Mantener el negocio no ha sido sencillo. Tomó tiempo que los pobladores empezaran a reconocer la calidad del producto, y ahora está en las mesas de los cobaneros, así como en las de otras familias de departamentos como Petén, Baja Verapaz, Ciudad de Guatemala y algunos departamentos del oriente del país, comenta Rocío.
Esta joven emprendedora deja ver que aunque el talento sea natural, la formación académica también ha sido importante en el desarrollo de metas, ya que actualmente se encuentra trabajando en su tesis para graduarse de administradora de empresas, título que también tienen sus hermanas. ¿Cuál es entonces el secreto de este éxito? Sin titubear Mónica dice que la constancia y tener siempre una meta clara. “Hemos aprendido a la brava y por medio de los errores. Hace pocos meses nos robaron dinero y apenas estamos trabajando en restablecernos.
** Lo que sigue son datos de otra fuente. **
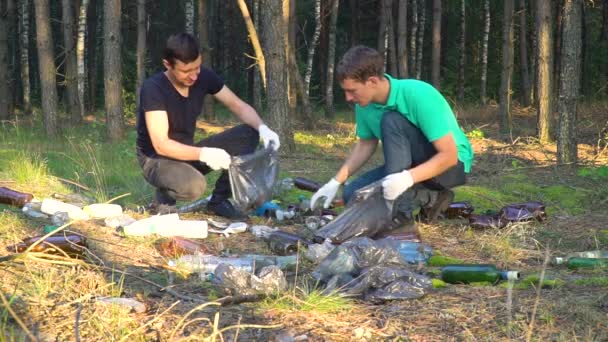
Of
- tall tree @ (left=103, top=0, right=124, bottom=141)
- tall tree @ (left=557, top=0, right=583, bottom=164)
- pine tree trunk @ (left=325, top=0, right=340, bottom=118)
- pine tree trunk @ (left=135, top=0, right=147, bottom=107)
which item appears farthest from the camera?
pine tree trunk @ (left=325, top=0, right=340, bottom=118)

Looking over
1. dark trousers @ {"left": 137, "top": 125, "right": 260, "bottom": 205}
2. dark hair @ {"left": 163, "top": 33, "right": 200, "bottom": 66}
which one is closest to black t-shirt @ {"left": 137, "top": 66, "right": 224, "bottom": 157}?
dark trousers @ {"left": 137, "top": 125, "right": 260, "bottom": 205}

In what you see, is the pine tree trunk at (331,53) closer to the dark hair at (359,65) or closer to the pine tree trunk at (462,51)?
the pine tree trunk at (462,51)

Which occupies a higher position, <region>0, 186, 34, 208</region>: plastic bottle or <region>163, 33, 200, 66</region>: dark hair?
<region>163, 33, 200, 66</region>: dark hair

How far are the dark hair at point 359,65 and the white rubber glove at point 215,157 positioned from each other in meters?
1.13

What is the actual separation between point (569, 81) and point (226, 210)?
4.53 m

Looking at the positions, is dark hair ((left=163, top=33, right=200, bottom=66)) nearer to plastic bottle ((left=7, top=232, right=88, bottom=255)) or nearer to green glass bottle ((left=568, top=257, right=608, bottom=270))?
plastic bottle ((left=7, top=232, right=88, bottom=255))

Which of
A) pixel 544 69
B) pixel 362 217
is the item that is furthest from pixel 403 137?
pixel 544 69

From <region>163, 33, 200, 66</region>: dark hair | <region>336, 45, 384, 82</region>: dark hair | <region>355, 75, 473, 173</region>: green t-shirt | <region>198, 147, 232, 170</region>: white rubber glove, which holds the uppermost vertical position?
<region>163, 33, 200, 66</region>: dark hair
Creo que esto es lo que nos enseña a ser más fuertes y cautas en cada detalle”, agrega.
Aprovechar cada hora del día
Puesto que tener una empresa también requiere de tiempo, las hermanas Chavarría Albizúrez entran a trabajar entre ocho y nueve de la mañana, y no hay una hora de salida exacta. Han tomado la decisión de sacrificar parte de su vida social, por lo menos si se las compara con la mayoría de jóvenes de su edad.
No obstante, están conscientes de la importancia de no descuidar a sus familias. Las tres son casadas y dos de ellas ya tienen hijos. Su rol de madre es importante, aseguran, y por ello llevan consigo a sus bebés. Esto significa que muchas veces comparten con ellos el espacio de su oficina mientras cierran negocios y preparan sus estrategias para seguir posicionándose en el mercado.
Mucho camino por recorrer
Con un espíritu inquieto y el conocimiento adquirido, el esfuerzo de estas jóvenes mujeres no se limita a la producción y venta de café. Desde hace casi cuatro años unen esfuerzos para una iniciativa diferente: en pro del ambiente empezaron a recolectar plástico para reciclarlo. Durante todo el año compran a personas -que han encontrado en esta actividad una fuente de ingresos permanente- artículos fabricados con este material desechable.
Diana explica que mensualmente recolectan cerca de 20 toneladas, lo que en el año significan casi 240 toneladas en promedio. Esto representa casi 10 millones de botellas que fueron tiradas, una cantidad nada insignificante.
Apenas a finales de 2009 se embarcaron en otro negocio, una tienda de artículos especiales para bebés y alquifiestas. “No teníamos una oferta diversa para comprar o recibir ciertos servicios, así que decidimos abrir una tienda en el centro de Cobán con diferentes servicios y productos”, concluye Rocío. Una vez más el trío de agresivas emprendedoras vio la oportunidad y fue por ella. ¿Cuál será la próxima apuesta?
[Algunas veces, durante las vacaciones, las hermanas Chavarría Albizúrez ayudaban a su papá en el negocio del café haciendo tareas sencillas. Con el paso del tiempo empezaron a tener mayores responsabilidades hasta abrir su propia empresa.]
Mónica y Rocío presentan el producto final de su empresa. Las tres hermanas tienen más de 10 empleados que colaboran en sus diferentes negocios.